— start PAGE —
How to Build·13 min read

How to Build a Personal Trainer Marketplace App in 2026

Trainerize and Future proved the market. Now there's room for niche marketplaces that connect clients with trainers in ways the incumbents miss. Here's how to actually build one.

Nate Laquis

Nate Laquis

Founder & CEO

Why a Trainer Marketplace, and Why Now

The personal training industry has quietly become one of the most interesting marketplace opportunities in fitness tech. Trainerize gave coaches a way to deliver programming remotely. Future proved clients will pay $200+ per month for accountability from a real human. But both platforms leave gaps that a well-positioned marketplace can own.

The opportunity is specialization. Generalist fitness apps compete on scale. Marketplaces win by going narrow: postpartum strength, masters triathletes, powerlifters cutting to a weight class, golfers rehabbing shoulders. The trainers who serve those niches don't want to be a tile in Future's directory. They want a platform that understands their world.

The business model is proven. Take 15 to 25% of each booking, plus a subscription fee for trainers who want premium placement or advanced tools. The unit economics work because average session prices in this category run $60 to $150, and retention is strong once a client/trainer relationship clicks.

If you're reading this, you probably already have a niche in mind. Good. This guide assumes you do, and focuses on how to actually ship the product without burning $500K before your first booking.

Personal trainer coaching a client in a modern gym

The Two-Sided Problem You Have to Solve First

Every marketplace app fails the same way: you build a beautiful product, launch, and nobody shows up because there's nothing on the other side. No trainers means no clients. No clients means no trainers. This is the cold start problem, and it will kill you if you don't plan for it before you write a single line of code.

Solve the trainer side first, manually. Before you build anything, personally recruit 20 to 50 trainers in your niche. Not through ads. Through DMs, calls, and in-person visits. If you can't convince 20 trainers to commit to a platform that doesn't exist yet, the product won't save you.

These early trainers should get lifetime reduced commission (say 10% instead of 20%) and input on the product roadmap. They're your co-founders in everything but equity.

Seed the demand side with concierge service. For your first 100 clients, act as the matchmaker yourself. Don't rely on algorithmic matching until you understand what actually makes a good fit in your niche. Most marketplace founders skip this and build matching algorithms based on guesses. Don't.

If you want a deeper look at the underlying economics, our guide on how to build a marketplace app walks through liquidity, pricing, and take-rate strategy in more detail.
— end PAGE —
— start SOURCE EXCERPT —
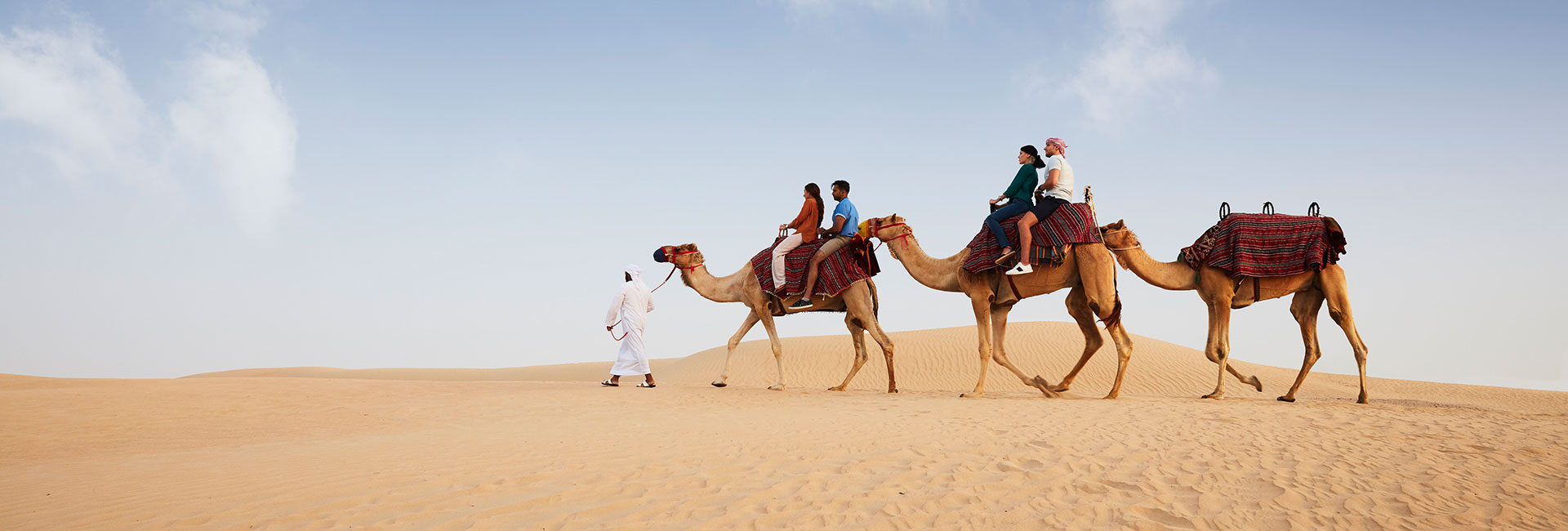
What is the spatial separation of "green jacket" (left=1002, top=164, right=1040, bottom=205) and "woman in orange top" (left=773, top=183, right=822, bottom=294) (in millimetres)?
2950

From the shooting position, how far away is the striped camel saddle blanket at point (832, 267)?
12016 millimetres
— end SOURCE EXCERPT —
§ TASK BRIEF
Can you quote the trainer marketplace guide exactly, starting at "Every marketplace app" and ending at "line of code."?

§ ANSWER TO THIS EXERCISE
Every marketplace app fails the same way: you build a beautiful product, launch, and nobody shows up because there's nothing on the other side. No trainers means no clients. No clients means no trainers. This is the cold start problem, and it will kill you if you don't plan for it before you write a single line of code.